Ukhuwah. Persaudaraan di atas dasar iman.
Menarik saat kita melihat kisah di atas, tapi tentunya jangan terbalik, bukan Islam yang memisahkan persaudaraan itu, tapi kekafiranlah yang memisahkannya.
Ukhuwah..
"Sesungguhnya orang-orang mukmin itu bersaudara." (Q.S. Al-Hujuraat: 10)
Ikatan persaudaraan dalam ayat ini digambarkan dengan kata 'ikhwat'. Al-Maraghi dalam tafsirnya menyatakan bahwa 'ikhwat' berarti persaudaraan senasab, ayahnya adalah Islam dan ibunya adalah iman.
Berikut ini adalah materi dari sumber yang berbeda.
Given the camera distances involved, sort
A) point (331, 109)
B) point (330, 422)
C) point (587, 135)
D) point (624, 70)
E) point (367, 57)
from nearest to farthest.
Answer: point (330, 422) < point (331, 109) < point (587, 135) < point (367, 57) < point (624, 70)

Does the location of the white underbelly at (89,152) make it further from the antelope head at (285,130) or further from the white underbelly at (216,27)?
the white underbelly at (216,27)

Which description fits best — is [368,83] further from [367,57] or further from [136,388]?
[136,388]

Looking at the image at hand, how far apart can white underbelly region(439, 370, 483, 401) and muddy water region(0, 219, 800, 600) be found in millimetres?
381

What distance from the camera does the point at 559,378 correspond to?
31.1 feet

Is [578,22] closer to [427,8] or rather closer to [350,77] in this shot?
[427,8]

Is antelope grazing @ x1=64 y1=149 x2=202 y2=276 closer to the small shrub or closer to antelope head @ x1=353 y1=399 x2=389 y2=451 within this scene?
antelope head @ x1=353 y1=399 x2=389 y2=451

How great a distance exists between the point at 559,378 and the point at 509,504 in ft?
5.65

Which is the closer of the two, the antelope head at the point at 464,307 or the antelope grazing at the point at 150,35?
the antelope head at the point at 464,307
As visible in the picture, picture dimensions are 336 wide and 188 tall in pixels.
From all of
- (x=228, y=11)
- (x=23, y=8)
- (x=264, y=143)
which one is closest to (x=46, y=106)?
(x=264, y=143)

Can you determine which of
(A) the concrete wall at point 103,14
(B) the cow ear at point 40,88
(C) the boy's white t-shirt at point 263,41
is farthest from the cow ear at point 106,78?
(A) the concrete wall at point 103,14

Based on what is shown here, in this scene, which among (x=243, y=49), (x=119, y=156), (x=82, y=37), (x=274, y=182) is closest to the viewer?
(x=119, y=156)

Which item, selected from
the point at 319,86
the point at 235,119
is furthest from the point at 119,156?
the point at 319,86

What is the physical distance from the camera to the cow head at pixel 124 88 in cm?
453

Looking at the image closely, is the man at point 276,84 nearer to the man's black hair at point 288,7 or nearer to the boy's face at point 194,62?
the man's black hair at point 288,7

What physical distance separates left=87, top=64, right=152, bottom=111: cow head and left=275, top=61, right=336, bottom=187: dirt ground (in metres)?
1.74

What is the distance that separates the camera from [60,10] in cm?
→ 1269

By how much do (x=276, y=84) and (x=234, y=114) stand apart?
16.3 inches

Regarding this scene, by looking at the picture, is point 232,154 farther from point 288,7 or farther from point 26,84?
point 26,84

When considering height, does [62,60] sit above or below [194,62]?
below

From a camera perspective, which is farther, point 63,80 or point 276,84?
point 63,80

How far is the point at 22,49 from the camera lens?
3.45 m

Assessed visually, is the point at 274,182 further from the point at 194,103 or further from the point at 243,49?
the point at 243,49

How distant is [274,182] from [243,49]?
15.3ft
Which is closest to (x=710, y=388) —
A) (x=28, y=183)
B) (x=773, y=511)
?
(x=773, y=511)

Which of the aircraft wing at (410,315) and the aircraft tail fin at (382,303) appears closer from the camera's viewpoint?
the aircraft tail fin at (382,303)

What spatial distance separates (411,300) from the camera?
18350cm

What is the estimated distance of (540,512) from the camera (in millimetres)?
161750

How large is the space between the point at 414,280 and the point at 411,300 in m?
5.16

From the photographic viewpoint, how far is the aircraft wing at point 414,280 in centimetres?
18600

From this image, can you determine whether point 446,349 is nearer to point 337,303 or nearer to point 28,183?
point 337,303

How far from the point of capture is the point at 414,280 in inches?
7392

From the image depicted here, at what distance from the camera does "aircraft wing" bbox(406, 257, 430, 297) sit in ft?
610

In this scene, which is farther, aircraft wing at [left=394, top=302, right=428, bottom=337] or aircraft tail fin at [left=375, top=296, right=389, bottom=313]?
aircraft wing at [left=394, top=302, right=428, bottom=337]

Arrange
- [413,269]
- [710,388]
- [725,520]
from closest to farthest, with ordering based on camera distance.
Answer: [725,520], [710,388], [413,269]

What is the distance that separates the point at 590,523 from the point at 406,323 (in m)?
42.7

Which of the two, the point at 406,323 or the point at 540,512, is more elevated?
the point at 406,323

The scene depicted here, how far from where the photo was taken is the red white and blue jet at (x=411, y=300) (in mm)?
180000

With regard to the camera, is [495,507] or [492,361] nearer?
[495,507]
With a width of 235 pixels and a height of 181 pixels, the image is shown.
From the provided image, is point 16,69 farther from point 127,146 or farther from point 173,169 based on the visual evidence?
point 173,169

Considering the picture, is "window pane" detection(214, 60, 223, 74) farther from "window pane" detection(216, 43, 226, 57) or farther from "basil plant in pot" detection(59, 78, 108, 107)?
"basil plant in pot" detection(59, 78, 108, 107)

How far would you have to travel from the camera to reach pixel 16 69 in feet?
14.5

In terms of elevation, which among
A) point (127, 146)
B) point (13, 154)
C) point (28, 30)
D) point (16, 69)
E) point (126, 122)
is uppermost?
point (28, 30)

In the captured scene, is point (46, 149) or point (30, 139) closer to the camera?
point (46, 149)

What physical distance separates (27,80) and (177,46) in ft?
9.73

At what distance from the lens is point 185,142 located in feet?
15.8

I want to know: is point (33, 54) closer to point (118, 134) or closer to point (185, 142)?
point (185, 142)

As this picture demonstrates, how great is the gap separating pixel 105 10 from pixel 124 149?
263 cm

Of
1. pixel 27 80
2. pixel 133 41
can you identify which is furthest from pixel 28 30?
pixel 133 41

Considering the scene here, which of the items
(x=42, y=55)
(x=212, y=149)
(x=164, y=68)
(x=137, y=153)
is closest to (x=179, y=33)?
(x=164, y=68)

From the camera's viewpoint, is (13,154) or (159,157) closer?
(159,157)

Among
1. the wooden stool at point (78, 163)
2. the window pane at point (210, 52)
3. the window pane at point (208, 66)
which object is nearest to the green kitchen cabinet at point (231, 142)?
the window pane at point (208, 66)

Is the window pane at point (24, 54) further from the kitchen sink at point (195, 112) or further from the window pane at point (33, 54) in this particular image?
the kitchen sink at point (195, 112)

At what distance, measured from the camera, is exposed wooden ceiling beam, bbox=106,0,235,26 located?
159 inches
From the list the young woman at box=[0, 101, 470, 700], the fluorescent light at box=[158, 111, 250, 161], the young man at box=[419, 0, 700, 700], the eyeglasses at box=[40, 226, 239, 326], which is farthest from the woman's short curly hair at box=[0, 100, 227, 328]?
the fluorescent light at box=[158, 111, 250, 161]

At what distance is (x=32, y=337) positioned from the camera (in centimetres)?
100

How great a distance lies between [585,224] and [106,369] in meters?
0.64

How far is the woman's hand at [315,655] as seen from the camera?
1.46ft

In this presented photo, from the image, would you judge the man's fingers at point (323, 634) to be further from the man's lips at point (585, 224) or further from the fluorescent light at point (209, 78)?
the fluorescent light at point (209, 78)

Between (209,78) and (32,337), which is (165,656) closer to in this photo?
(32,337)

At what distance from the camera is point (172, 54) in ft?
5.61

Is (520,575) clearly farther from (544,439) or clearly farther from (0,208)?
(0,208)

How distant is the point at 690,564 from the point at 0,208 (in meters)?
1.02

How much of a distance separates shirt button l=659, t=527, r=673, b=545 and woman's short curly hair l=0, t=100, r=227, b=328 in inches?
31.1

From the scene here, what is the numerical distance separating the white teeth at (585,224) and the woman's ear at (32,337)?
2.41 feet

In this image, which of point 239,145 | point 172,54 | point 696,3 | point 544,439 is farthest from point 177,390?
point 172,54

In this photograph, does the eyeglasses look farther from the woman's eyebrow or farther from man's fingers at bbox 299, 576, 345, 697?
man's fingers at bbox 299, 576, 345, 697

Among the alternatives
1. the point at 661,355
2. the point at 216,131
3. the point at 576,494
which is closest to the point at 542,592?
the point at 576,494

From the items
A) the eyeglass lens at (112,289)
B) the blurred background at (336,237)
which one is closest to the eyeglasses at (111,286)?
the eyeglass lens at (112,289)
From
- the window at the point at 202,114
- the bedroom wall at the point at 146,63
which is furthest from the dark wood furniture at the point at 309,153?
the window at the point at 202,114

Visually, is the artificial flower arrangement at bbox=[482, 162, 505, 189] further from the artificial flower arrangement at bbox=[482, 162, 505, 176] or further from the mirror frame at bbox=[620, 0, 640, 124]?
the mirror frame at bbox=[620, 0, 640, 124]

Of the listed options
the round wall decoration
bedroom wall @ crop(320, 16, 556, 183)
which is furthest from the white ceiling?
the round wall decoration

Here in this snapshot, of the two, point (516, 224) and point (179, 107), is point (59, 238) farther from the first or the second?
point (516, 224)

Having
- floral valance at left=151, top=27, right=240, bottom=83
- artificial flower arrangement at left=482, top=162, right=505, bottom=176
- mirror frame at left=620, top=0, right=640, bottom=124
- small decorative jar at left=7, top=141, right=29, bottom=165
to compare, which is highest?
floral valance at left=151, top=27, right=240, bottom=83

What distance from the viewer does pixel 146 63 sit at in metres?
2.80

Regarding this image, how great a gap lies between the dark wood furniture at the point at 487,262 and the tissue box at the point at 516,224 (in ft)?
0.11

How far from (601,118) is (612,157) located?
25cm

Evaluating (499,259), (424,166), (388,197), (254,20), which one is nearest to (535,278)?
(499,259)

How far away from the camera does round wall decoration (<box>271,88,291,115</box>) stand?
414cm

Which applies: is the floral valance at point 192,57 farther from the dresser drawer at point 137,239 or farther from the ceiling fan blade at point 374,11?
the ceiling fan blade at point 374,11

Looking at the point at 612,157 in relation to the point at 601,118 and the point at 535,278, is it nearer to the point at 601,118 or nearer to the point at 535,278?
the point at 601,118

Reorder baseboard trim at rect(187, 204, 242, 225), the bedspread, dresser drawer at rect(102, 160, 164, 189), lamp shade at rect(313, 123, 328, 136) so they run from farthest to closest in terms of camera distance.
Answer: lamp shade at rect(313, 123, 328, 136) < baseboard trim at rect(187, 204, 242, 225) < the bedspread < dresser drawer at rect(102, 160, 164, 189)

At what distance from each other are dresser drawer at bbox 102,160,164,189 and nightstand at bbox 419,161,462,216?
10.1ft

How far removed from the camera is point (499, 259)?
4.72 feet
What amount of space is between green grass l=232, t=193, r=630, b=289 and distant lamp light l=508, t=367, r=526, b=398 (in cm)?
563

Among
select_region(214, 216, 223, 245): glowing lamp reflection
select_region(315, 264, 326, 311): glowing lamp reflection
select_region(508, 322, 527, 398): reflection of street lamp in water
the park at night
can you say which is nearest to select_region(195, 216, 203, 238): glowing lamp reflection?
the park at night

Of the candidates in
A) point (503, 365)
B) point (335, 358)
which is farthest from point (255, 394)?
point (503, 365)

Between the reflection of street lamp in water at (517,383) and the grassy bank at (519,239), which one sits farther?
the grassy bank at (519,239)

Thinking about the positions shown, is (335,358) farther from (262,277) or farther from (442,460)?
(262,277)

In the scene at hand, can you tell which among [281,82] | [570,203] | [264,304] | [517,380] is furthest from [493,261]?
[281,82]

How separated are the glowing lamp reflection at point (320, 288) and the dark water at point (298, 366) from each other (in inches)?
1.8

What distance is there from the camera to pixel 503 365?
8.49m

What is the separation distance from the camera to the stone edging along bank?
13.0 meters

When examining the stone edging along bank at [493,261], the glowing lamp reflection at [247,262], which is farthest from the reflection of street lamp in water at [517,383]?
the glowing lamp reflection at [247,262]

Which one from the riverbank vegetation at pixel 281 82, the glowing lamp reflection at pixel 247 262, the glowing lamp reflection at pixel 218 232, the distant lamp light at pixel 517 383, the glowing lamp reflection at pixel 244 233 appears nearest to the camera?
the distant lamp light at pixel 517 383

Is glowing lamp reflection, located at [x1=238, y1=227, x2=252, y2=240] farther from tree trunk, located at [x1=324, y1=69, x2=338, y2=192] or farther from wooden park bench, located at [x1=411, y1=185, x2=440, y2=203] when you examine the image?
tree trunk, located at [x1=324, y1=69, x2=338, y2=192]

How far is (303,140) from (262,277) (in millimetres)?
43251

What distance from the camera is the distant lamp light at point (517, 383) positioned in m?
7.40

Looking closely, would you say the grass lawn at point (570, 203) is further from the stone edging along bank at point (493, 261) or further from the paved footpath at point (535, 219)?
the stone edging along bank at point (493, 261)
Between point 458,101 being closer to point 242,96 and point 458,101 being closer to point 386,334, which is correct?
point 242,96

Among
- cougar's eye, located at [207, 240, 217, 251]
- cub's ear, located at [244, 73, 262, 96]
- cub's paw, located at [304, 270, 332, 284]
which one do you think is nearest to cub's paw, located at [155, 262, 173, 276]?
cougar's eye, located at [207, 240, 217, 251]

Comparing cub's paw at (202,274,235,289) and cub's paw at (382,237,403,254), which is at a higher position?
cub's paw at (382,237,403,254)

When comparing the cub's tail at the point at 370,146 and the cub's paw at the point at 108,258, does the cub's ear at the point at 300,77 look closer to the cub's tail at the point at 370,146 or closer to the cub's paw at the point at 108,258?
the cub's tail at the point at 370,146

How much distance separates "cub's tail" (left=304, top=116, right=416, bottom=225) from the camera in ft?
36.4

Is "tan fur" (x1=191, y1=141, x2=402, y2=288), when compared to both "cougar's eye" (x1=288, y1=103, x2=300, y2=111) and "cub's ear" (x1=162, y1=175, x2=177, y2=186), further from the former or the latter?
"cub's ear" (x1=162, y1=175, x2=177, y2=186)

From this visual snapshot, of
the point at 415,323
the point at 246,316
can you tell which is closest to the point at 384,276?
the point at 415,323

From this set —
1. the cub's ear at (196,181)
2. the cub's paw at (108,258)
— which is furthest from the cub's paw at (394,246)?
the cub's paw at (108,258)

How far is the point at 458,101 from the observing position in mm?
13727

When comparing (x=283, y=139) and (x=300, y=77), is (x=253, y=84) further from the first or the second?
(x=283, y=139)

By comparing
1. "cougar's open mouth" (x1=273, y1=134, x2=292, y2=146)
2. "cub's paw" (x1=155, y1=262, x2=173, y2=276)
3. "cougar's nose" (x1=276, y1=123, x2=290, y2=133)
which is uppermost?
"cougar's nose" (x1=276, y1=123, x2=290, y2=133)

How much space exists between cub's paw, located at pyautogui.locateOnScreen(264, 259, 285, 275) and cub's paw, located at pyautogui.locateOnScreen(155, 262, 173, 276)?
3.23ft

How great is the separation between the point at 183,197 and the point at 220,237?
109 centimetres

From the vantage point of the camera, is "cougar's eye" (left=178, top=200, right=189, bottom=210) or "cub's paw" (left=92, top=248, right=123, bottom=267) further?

Kata ini lebih kuat dari kata 'ikhwan' yang bermakna persaudaraan dalam persahabatan.
"Seorang mukmin dengan mukmin yang lain adalah saudaran, 'ikhwat' dalam agama, dan dihimpunkan dalam asal yang satu, yakni iman." Begitu ujar Dr. Wahbah Az-Zuhaili dalam Tafsir Al-Munir.
Maka dalam Ukhuwah Islamiyah ini kita memiliki empat tahap: ta'aruf (saling mengenal), tafahum (saling memahami), ta'awun (saling menolong), dan takaful (rela berkorban). Ta'aruf, saling mengenal, mungkin seperti mudah bagi kita dalam tahap pertama ini, "saling mengenal", tapi ternyata saling mengenal di sini bukan hanya mengenal nama, atau pernah berbincang dan sebagainya. 'Umar ibn Khaththab mempunyai tiga ukuran dalam "saling mengenal" ini.
Pertama, "Apakah engkau pernah memiliki hubungan dagang atau hutang piutang dengannya, sehingga engkau mengetahui sifat jujur dan amanahnya?"
Kedua, "Pernahkah engkau berselisih perkara dan bertengkar hebat dengannya sehingga tahu bahwa dia tidak fajir dalam berbantahan?"
Ketiga, "Pernahkah engkau bepergian dengannya selama 10 hari sehingga telah habis kesabarannya untuk berpura-pura lalu kamu mengenali watak-watak aslinya?"
Maka inilah tiga ukuran dalam tahap ini, ukuran yang dalam dan penuh makna.
Ini baru tahap pertama, maka bisa kita katakan tentang tahap-tahap berikutnya akan semakin mendekatkan dan mengakrabkan mereka yang bersatu dalam Ukhuwah ini.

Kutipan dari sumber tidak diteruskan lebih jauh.